Bree can’t quite remember how she first got in touch with a sexual assault counsellor, but thinks maybe her GP arranged this. ‘Probably in my early 20s I started to talk to professionals about it ... The first person I remember that actually said to me “do you know what, you don’t have to tell me everything that happened”, was the first person I wanted to tell. It was because there was no pressure on me to do it. Because otherwise I could say it, but it was a script.’

Over a few months with this counsellor ‘we had some one-on-ones, and then some group session’. At the time, she found this beneficial. ‘It was the first time that I think it had been validated for me that it was something that would have such a huge impact, and continue to (which was annoying, and still annoys me) ... It was sort of an empowering process.’

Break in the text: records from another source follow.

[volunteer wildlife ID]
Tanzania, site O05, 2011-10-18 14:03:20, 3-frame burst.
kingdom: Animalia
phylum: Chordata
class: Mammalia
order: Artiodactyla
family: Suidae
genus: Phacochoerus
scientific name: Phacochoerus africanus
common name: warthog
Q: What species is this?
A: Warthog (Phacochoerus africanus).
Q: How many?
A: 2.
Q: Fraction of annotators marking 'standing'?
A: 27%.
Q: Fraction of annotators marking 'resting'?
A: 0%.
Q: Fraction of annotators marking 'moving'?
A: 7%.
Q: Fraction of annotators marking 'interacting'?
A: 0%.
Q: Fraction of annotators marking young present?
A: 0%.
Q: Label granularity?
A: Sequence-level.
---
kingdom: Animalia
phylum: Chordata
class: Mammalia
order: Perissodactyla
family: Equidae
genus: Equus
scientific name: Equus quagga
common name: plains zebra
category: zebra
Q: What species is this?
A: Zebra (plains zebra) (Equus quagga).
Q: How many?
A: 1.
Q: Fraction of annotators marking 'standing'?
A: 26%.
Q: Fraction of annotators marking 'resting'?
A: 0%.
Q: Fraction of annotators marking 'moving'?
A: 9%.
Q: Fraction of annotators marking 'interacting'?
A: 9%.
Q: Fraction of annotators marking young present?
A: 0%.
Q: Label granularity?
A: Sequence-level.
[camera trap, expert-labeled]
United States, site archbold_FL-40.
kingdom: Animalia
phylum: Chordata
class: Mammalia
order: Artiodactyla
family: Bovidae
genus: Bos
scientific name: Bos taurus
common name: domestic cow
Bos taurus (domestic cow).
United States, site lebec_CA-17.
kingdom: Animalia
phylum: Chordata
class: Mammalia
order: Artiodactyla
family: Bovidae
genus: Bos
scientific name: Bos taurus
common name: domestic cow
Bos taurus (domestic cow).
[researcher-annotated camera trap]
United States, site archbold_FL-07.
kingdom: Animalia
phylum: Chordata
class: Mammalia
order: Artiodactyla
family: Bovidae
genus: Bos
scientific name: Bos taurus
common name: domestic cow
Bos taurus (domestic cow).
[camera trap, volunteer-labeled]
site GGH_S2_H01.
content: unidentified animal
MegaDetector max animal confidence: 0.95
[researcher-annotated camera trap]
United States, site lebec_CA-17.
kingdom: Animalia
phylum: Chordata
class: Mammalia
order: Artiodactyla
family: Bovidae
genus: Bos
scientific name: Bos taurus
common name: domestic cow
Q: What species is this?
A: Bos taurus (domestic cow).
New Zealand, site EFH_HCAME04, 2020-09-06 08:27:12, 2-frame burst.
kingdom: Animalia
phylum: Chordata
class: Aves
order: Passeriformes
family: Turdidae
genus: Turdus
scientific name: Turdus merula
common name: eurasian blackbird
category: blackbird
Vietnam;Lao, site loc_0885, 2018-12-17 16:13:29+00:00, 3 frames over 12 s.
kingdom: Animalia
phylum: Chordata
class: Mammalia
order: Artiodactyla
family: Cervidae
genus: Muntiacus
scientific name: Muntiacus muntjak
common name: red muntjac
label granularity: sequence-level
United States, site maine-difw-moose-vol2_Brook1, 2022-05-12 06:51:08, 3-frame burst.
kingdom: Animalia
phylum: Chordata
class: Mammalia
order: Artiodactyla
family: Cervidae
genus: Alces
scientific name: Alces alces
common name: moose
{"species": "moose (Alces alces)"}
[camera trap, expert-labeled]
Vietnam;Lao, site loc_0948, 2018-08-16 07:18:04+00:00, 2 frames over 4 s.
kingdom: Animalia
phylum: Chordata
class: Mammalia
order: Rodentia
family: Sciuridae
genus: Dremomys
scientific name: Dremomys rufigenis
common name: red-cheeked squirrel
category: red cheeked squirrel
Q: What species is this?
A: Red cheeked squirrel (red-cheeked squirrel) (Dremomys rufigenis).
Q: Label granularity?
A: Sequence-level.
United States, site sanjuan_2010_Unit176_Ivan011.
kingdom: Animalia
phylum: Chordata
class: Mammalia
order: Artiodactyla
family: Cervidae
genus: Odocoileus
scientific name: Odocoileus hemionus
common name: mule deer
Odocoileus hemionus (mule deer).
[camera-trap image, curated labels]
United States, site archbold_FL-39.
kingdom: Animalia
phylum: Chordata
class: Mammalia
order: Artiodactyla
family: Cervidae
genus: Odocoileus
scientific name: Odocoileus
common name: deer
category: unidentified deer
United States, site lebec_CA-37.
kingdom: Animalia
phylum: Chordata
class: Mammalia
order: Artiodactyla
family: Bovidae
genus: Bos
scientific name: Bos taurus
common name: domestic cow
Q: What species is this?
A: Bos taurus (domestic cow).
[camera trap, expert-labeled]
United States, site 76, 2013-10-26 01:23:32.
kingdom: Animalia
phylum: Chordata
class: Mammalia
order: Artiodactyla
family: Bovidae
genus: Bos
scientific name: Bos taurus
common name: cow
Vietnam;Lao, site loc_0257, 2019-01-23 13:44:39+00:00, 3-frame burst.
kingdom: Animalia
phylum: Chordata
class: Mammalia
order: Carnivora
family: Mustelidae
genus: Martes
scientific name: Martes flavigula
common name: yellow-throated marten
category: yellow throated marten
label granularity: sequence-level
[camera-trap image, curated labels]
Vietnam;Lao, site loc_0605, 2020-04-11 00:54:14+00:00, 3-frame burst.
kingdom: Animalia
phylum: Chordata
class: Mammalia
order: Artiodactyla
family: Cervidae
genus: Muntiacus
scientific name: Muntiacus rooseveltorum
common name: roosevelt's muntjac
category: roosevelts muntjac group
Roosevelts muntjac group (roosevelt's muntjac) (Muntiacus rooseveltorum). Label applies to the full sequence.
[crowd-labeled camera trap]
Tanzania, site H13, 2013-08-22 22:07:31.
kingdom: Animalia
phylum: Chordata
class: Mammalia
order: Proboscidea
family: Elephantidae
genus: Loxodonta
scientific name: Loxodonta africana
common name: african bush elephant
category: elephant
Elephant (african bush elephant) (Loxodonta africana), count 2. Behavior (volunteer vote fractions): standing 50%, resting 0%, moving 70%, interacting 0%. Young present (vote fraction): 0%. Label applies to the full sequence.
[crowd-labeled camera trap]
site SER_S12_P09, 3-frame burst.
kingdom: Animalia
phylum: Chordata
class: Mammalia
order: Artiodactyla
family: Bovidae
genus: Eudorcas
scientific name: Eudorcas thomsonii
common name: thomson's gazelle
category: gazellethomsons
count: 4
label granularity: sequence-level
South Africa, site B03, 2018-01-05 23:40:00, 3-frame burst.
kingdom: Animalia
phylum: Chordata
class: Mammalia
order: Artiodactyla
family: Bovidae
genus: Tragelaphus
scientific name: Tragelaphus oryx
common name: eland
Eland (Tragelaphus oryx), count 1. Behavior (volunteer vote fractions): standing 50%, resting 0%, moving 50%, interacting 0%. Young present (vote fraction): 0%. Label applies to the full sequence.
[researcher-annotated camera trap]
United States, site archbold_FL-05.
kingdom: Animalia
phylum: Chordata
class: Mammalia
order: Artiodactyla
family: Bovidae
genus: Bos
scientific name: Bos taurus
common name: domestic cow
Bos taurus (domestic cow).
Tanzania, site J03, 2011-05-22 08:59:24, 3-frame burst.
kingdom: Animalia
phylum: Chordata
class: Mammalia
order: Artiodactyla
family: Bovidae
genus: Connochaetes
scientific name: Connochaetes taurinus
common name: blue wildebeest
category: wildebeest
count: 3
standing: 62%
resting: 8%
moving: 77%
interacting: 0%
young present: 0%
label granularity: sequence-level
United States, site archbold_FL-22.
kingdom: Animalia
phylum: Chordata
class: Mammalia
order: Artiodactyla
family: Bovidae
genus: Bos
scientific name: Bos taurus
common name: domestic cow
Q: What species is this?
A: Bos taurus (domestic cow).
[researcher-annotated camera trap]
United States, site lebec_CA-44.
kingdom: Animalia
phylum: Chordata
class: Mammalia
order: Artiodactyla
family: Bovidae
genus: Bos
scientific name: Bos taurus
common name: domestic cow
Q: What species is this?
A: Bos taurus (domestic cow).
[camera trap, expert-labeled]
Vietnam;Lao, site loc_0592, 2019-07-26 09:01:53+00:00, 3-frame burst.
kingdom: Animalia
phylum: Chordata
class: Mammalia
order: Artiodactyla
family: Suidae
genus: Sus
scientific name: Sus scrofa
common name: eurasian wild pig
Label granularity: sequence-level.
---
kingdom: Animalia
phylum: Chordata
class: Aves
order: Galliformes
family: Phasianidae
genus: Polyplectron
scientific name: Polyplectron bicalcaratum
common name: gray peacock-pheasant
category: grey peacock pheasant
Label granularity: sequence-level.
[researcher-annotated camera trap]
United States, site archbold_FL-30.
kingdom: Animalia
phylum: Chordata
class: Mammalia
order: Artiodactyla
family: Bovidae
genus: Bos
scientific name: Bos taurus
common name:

These days, Bree tries to practise self-care. ‘I’m more committed to what it takes to get through every day, and not over-commit myself. And it’s a work in progress. I am alone. I live alone ... I don’t have a relationship. I don’t foresee myself having one any time soon. It’s pretty lonely.’

Speaking to the Royal Commission has also been an empowering process for Bree, as she told the Commissioner. ‘The fact that you have taken my story and considered it worthy of your time is so important to me.’